From the records below, copy out each line that contains the word "distance".
>> BEGIN
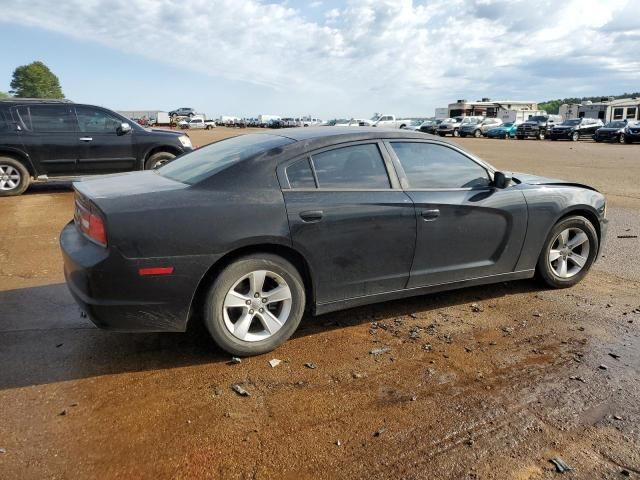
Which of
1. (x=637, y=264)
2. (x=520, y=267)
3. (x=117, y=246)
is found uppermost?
>> END
>> BEGIN
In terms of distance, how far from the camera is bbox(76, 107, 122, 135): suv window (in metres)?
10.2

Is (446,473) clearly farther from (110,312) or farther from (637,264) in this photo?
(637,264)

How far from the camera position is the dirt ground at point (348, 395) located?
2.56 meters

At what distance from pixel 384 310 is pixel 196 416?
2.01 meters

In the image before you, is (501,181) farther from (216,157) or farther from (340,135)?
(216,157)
>> END
— TASK RESULT —
In terms of distance, how far from the camera is bbox(76, 107, 122, 135): suv window (in metres)?
At what distance from pixel 384 310 is pixel 196 416?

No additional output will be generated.